(Source data)
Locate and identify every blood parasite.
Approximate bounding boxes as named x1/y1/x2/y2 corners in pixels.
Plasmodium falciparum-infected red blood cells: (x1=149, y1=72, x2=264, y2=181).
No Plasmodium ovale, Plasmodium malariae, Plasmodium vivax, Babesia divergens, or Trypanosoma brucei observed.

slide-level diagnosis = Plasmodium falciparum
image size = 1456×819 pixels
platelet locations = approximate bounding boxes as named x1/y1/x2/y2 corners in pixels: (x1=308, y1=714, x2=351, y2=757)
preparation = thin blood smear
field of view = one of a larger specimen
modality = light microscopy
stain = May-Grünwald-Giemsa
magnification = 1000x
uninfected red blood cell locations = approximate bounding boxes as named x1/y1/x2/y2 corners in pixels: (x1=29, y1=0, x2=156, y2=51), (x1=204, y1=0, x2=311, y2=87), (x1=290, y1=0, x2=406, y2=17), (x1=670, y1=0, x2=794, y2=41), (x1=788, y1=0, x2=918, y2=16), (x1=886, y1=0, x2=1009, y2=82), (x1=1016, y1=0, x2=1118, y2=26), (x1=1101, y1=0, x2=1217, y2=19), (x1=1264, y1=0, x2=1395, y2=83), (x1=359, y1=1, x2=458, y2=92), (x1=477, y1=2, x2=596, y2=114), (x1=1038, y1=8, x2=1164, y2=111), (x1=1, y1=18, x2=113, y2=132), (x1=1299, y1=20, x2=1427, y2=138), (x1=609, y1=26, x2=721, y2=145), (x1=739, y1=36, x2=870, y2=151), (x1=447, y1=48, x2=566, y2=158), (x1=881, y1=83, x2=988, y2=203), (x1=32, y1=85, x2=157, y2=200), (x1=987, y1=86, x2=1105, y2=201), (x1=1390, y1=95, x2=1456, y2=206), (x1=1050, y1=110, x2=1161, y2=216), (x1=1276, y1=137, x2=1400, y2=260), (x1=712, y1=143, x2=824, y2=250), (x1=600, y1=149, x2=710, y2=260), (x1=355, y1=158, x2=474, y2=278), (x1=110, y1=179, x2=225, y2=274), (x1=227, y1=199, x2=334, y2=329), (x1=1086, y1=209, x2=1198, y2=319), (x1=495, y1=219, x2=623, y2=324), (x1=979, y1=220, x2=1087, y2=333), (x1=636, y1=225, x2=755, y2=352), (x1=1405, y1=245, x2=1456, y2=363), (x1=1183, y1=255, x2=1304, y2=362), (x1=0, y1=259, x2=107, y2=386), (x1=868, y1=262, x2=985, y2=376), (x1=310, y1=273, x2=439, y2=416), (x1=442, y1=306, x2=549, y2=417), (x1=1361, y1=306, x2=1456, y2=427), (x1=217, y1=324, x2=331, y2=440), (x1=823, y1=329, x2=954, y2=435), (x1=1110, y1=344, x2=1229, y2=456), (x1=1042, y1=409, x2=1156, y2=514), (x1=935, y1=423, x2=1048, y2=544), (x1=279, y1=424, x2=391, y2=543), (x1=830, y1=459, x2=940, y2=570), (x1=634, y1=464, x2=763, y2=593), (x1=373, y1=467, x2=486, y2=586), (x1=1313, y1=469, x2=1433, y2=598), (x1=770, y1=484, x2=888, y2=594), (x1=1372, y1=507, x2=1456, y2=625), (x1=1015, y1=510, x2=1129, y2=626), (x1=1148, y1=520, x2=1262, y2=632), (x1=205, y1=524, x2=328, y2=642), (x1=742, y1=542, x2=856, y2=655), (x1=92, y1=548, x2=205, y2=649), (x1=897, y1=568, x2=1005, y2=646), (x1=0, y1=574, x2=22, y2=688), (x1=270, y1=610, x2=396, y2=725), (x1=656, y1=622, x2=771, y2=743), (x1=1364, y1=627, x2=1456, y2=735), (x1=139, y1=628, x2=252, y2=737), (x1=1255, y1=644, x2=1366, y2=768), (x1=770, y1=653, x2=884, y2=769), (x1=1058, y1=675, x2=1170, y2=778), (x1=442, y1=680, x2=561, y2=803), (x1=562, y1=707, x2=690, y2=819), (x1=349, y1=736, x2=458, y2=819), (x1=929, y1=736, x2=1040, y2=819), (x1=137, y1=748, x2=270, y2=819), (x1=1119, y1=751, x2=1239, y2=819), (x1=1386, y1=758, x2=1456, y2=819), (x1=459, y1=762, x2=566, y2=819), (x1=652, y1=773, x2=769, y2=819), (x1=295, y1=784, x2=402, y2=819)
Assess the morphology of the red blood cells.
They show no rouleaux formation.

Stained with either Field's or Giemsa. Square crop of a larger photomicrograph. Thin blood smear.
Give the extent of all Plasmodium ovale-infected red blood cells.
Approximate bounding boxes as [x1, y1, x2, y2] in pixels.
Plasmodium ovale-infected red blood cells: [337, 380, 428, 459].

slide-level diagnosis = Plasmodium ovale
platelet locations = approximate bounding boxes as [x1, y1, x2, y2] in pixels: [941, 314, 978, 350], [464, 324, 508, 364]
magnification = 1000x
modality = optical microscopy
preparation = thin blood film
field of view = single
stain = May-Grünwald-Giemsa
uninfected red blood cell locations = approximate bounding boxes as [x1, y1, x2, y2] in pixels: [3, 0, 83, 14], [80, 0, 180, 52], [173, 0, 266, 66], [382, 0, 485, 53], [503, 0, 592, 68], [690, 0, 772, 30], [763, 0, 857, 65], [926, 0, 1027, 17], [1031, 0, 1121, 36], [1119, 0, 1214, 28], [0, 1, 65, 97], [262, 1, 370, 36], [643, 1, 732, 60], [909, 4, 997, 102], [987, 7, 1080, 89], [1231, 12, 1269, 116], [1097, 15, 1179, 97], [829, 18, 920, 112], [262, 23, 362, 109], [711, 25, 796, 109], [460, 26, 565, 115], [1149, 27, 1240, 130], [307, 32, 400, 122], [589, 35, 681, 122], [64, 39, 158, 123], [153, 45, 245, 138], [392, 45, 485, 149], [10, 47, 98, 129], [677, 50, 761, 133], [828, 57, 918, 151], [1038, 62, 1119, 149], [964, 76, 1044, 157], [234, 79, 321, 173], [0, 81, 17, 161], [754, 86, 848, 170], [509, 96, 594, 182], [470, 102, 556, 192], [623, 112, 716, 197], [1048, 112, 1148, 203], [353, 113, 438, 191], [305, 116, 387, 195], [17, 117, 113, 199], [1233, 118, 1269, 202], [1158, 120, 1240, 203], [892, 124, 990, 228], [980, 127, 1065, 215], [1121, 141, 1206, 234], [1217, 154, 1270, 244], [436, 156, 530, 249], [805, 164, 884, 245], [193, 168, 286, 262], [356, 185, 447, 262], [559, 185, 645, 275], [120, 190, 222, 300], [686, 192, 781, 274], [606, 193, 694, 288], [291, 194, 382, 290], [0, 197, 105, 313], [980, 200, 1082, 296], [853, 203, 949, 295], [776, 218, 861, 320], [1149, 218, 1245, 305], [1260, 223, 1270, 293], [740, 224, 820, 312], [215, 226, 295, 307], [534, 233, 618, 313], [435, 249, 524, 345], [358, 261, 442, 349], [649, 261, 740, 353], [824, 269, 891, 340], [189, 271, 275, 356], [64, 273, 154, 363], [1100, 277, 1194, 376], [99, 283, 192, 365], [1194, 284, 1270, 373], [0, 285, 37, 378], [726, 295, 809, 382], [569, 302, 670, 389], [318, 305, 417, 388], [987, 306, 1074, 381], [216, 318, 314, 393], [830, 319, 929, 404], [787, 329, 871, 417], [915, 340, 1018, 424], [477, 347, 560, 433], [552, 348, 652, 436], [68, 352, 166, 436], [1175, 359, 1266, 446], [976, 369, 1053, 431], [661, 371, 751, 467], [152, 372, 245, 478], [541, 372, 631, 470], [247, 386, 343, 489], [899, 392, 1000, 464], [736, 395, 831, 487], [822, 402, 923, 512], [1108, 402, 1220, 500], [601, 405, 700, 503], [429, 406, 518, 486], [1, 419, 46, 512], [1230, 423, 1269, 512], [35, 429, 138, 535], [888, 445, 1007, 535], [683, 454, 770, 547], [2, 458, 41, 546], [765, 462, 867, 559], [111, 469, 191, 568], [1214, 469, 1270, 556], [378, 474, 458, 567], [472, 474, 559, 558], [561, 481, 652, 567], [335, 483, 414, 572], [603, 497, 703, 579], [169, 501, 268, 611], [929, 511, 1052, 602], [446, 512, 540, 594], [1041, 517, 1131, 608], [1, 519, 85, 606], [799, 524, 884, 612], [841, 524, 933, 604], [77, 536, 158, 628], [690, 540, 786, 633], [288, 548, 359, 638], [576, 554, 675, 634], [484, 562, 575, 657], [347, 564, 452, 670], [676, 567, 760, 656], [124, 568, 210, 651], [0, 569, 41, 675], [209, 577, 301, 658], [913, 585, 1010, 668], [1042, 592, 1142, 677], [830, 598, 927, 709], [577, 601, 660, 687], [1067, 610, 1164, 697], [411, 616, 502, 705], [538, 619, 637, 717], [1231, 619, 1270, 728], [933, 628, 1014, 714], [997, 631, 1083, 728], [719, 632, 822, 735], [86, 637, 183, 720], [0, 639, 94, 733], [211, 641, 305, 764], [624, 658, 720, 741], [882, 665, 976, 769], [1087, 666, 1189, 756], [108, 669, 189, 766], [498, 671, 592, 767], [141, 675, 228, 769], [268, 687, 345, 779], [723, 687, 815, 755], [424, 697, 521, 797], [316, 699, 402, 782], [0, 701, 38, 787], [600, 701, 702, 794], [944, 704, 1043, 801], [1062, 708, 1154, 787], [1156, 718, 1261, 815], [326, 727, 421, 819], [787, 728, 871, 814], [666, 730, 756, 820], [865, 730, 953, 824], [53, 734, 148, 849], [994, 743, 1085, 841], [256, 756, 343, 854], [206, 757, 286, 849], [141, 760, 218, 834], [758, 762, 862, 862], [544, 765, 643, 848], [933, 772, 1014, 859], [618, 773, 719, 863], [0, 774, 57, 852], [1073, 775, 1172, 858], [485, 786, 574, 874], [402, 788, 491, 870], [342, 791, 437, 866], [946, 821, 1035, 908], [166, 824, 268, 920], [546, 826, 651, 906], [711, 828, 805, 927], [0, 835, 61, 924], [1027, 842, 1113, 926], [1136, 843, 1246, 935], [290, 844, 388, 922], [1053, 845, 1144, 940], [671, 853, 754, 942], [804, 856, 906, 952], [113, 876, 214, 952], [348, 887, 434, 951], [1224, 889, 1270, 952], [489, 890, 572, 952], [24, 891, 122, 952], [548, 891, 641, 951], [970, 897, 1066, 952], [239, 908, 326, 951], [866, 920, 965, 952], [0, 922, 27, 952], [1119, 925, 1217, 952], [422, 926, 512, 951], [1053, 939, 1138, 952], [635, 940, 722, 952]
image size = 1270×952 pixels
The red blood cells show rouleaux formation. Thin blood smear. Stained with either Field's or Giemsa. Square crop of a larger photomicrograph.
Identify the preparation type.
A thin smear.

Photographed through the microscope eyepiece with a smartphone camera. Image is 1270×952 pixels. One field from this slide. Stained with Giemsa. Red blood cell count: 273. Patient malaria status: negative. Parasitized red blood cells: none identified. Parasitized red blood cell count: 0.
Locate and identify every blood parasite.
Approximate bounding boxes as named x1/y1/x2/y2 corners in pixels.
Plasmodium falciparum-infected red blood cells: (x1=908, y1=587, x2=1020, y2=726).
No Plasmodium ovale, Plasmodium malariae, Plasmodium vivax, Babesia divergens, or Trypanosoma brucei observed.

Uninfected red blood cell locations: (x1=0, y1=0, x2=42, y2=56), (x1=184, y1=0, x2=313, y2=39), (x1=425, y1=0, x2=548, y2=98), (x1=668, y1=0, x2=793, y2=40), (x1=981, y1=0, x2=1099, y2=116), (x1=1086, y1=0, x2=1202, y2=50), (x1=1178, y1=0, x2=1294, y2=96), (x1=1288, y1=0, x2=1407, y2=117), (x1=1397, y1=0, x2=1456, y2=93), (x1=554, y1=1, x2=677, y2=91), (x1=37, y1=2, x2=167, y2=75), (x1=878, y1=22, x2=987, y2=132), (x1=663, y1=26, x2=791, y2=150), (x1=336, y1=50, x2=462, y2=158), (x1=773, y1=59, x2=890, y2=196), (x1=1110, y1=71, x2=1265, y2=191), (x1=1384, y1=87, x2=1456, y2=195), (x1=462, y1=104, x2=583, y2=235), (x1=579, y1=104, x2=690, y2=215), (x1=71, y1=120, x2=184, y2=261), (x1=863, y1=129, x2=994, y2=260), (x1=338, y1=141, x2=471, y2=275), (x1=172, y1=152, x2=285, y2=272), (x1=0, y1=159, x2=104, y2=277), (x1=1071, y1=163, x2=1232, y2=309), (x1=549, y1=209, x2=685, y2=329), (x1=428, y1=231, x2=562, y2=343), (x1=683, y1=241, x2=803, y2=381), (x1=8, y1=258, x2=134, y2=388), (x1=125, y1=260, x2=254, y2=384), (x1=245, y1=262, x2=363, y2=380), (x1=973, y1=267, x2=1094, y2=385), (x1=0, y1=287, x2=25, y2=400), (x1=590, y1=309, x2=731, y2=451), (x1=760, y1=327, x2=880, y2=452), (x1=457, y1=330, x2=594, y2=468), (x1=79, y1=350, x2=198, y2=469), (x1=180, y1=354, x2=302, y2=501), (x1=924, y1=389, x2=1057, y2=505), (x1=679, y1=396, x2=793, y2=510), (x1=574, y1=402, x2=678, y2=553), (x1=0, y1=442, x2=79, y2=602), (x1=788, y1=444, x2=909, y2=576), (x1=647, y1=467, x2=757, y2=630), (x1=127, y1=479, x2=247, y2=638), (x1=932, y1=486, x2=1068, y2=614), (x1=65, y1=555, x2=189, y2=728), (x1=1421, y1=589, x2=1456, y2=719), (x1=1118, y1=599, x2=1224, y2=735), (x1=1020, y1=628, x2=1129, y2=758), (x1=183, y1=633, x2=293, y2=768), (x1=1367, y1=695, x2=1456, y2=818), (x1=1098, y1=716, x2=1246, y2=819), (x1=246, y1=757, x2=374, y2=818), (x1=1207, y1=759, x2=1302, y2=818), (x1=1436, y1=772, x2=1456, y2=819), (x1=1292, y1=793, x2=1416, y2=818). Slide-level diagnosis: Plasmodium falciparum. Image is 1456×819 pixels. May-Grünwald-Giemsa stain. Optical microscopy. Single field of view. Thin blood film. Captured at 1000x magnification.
(End Source data)
→ **Your objective**
Give a count of the lines above that include the word "Square", and add nothing to it.

→ **Exercise output**
2